--- OBJECTIVE ---
Revise the data starting at the line containing "Across the options" and ending at the end of the data, changing "beige wall" to "pale wall" and leaving everything else the same. Omit the pictures from your answer.

__________

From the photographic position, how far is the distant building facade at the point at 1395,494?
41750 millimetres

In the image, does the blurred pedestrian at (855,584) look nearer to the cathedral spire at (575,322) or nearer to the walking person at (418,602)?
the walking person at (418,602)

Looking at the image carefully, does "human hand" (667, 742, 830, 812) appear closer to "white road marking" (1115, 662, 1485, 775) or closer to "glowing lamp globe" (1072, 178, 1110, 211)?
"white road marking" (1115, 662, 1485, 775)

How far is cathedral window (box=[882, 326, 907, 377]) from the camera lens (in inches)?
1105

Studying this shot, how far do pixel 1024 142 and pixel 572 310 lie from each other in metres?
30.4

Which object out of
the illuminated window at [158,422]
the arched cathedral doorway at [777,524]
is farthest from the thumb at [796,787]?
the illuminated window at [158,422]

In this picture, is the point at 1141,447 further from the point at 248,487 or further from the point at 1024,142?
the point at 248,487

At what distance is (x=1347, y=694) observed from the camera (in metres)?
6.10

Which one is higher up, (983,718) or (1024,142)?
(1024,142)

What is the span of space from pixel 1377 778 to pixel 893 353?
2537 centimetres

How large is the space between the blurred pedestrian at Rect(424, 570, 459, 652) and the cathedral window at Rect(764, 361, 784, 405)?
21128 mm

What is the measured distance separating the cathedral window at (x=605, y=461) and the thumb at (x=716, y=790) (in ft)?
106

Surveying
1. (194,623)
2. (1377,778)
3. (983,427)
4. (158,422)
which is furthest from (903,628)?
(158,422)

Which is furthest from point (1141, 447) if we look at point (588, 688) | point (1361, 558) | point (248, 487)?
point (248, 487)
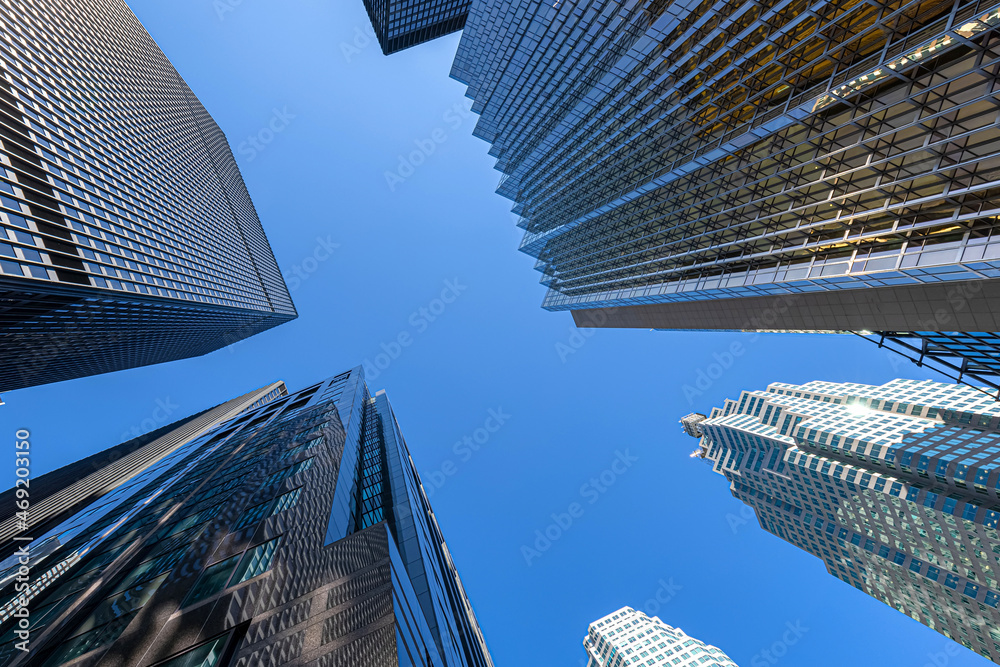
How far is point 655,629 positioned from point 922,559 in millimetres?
71616

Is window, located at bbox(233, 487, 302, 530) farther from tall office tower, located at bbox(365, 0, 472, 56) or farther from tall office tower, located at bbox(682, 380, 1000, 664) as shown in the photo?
tall office tower, located at bbox(365, 0, 472, 56)

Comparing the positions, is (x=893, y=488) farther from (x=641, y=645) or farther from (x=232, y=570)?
(x=232, y=570)

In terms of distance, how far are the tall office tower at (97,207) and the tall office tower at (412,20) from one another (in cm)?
5326

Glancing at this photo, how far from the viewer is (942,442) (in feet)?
246

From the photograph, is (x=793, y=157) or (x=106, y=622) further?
(x=793, y=157)

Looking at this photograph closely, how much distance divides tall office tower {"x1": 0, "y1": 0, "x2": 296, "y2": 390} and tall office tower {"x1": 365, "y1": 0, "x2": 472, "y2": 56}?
175 feet

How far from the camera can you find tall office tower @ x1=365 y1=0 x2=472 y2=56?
347 ft

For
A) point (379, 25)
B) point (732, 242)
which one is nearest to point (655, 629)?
point (732, 242)

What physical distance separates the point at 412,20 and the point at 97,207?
Result: 9711 centimetres

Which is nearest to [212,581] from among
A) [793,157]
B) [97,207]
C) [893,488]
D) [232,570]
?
[232,570]

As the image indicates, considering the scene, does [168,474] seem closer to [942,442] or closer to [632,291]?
[632,291]

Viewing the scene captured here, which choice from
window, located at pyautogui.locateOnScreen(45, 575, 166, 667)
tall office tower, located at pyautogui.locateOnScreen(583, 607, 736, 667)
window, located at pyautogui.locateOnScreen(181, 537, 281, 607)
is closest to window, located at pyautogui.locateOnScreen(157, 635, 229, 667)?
window, located at pyautogui.locateOnScreen(181, 537, 281, 607)

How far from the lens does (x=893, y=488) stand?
258 feet

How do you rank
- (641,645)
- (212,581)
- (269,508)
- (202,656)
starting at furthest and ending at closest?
(641,645), (269,508), (212,581), (202,656)
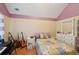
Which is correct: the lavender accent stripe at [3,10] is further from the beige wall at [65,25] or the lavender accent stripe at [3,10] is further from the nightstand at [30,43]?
the beige wall at [65,25]

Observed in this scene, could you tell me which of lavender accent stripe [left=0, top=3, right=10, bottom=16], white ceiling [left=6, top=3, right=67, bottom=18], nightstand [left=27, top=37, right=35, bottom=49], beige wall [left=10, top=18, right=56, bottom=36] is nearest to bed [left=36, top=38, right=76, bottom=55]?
nightstand [left=27, top=37, right=35, bottom=49]

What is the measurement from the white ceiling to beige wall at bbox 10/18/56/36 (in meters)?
0.11

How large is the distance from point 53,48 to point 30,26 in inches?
19.7

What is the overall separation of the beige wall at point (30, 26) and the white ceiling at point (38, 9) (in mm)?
111

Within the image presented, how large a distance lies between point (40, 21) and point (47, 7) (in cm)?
25

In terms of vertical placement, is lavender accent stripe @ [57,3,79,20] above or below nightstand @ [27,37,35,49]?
above

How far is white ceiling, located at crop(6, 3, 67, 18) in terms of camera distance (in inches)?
72.2

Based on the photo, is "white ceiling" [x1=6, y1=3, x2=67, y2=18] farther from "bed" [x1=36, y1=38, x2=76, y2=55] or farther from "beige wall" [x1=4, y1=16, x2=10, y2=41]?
"bed" [x1=36, y1=38, x2=76, y2=55]

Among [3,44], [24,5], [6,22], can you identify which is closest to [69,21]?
[24,5]

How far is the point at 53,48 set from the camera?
1.85 metres

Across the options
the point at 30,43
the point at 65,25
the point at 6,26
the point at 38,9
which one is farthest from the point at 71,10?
the point at 6,26

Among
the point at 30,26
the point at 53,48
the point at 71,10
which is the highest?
the point at 71,10

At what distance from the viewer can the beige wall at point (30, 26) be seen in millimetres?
1887

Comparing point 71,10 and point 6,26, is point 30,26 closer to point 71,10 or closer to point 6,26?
point 6,26
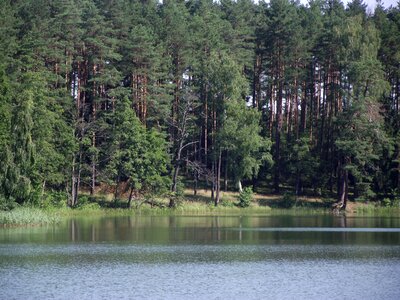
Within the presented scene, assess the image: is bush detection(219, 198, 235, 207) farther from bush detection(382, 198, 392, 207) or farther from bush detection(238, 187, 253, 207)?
bush detection(382, 198, 392, 207)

__________

--- RESULT OF THIS TASK ---
Across the options
the point at 30,43
the point at 65,25
the point at 6,26
the point at 38,9
which one is farthest from the point at 71,10?
the point at 6,26

Among
the point at 30,26
the point at 53,48
the point at 71,10
which is the highest?
the point at 71,10

At what distance from the viewer can the pale wall at point (30, 26) be seen in millimetres?
1887

Comparing point 71,10 and point 6,26, is point 30,26 closer to point 71,10 or closer to point 6,26?
point 6,26
Within the presented scene, assess the image: is bush detection(219, 198, 235, 207) farther from bush detection(382, 198, 392, 207) or farther from bush detection(238, 187, 253, 207)?
bush detection(382, 198, 392, 207)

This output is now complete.